VeriDebug: A Unified LLM for Verilog Debugging via Contrastive Embedding and Guided Correction
This addresses debugging for Verilog programmers, offering a substantial improvement over existing methods, though it appears incremental as it builds on LLM-based debugging approaches.
The paper tackles automated debugging of Verilog hardware description language by introducing VeriDebug, which integrates contrastive embedding and guided correction to unify bug detection and correction. The model achieves 64.7% accuracy in bug fixing, significantly outperforming existing open-source SOTAs (11.3%) and GPT-3.5-turbo (36.6%).

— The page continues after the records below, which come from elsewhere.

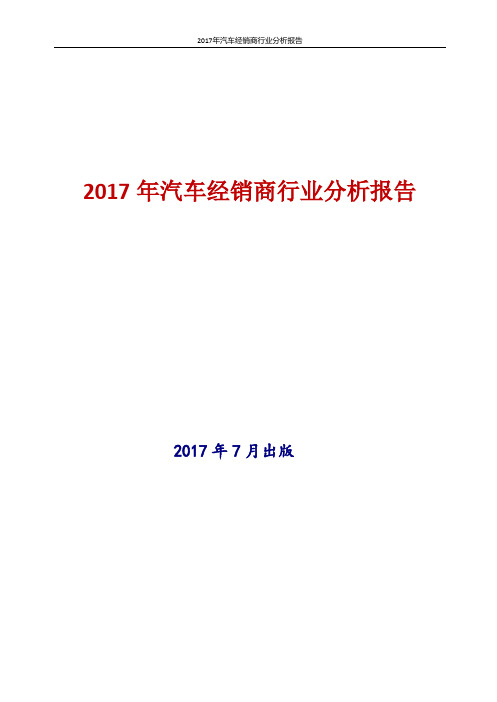 2017年汽车经销商行业分析报告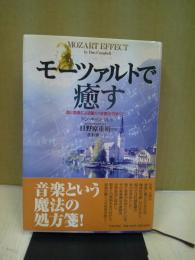モーツァルトで癒す : 音と音楽による驚くべき療法のすべて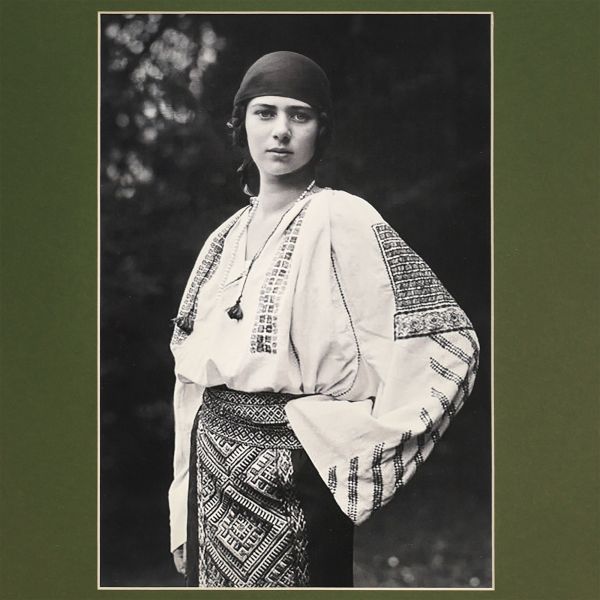 Principesa Ileana, bilet cu însemnare olografă + fotografie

Large Language Models (LLMs) have demonstrated remarkable potential in debugging for various programming languages. However, the application of LLMs to Verilog debugging remains insufficiently explored. Here, we present VeriDebug, an approach that integrates contrastive representation and guided correction capabilities for automated Verilog debugging. Unlike existing methods, VeriDebug employs an embedding-based technique to accurately retrieve internal information, followed by bug-fixing. VeriDebug unifies Verilog bug detection and correction through a shared parameter space. By simultaneously learning bug patterns and fixes, it streamlines debugging via contrastive embedding and guided correction. Empirical results show the efficacy of VeriDebug in enhancing Verilog debugging. Our VeriDebugLoc, Type model achieves 64.7 accuracy in bug fixing (Acc1), a significant improvement from the existing open-source SOTAs 11.3. This performance not only outperforms open-source alternatives but also exceeds larger closed-source models like GPT-3.5-turbo (36.6), offering a more accurate alternative to conventional debugging methods.